What does it mean when two random effects are highly or perfectly correlated?
That is, in R when you call summary on a mixed model object, under "Random effects" "corr" is 1 or -1.
summary(model.lmer)
Random effects:
Groups Name Variance Std.Dev. Corr
popu (Intercept) 2.5714e-01 0.5070912
amdclipped 4.2505e-04 0.0206167 1.000
nutrientHigh 7.5078e-02 0.2740042 1.000 1.000
amdclipped:nutrientHigh 6.5322e-06 0.0025558 -1.000 -1.000 -1.000
I know this is bad and indicates that the random effects part of the model is too complex, but I'm trying to understand
- 1)what is doing on statistically
- 2)what is going on practically with the structure of the response variables.
Example
Here is an example based on "GLMMs in action: gene-by-environment interaction in total fruit production of wild populations of Arabidopsis thaliana" by Bolker et al
Download data
download.file(url = "http://glmm.wdfiles.com/local--files/trondheim/Banta_TotalFruits.csv", destfile = "Banta_TotalFruits.csv")
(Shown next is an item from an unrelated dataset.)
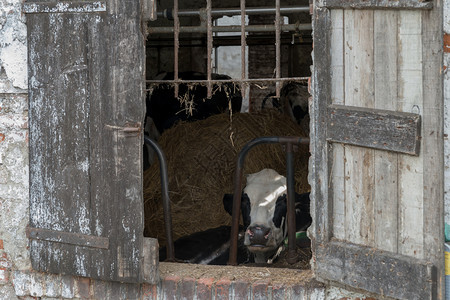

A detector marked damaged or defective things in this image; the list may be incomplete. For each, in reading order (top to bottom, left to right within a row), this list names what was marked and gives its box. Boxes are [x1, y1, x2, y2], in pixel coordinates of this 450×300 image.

rusty metal bar [143, 135, 175, 262]
rusty metal bar [229, 136, 310, 264]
dat.tf <- read.csv("Banta_TotalFruits.csv", header = TRUE)
Set up factors
dat.tf <- transform(dat.tf,X=factor(X),gen=factor(gen),rack=factor(rack),amd=factor(amd,levels=c("unclipped","clipped")),nutrient=factor(nutrient,label=c("Low","High")))
Modeling log(total.fruits+1) with "population" (popu) as random effect
model.lmer <- lmer(log(total.fruits+1) ~ nutrient*amd + (amd*nutrient|popu), data= dat.tf)
Accessing the Correlation matrix of the random effects show that everything is perfectly correlated
attr(VarCorr(model.lmer)$popu,"correlation")
(Intercept) amdclipped nutrientHigh amdclipped:nutrientHigh
(Intercept) 1 1 1 -1
amdclipped 1 1 1 -1
nutrientHigh 1 1 1 -1
amdclipped:nutrientHigh -1 -1 -1 1
I understand that these are the correlation coefficients of two vectors of random effects coefficients, such as
cor(ranef(model.lmer)$popu$amdclipped, ranef(model.lmer)$popu$nutrientHigh)
Does a high correlation mean that the two random effects contain redundant information? Is this analogous to multicollinearity in multiple regression when a model with highly correlated predictors should be simplified?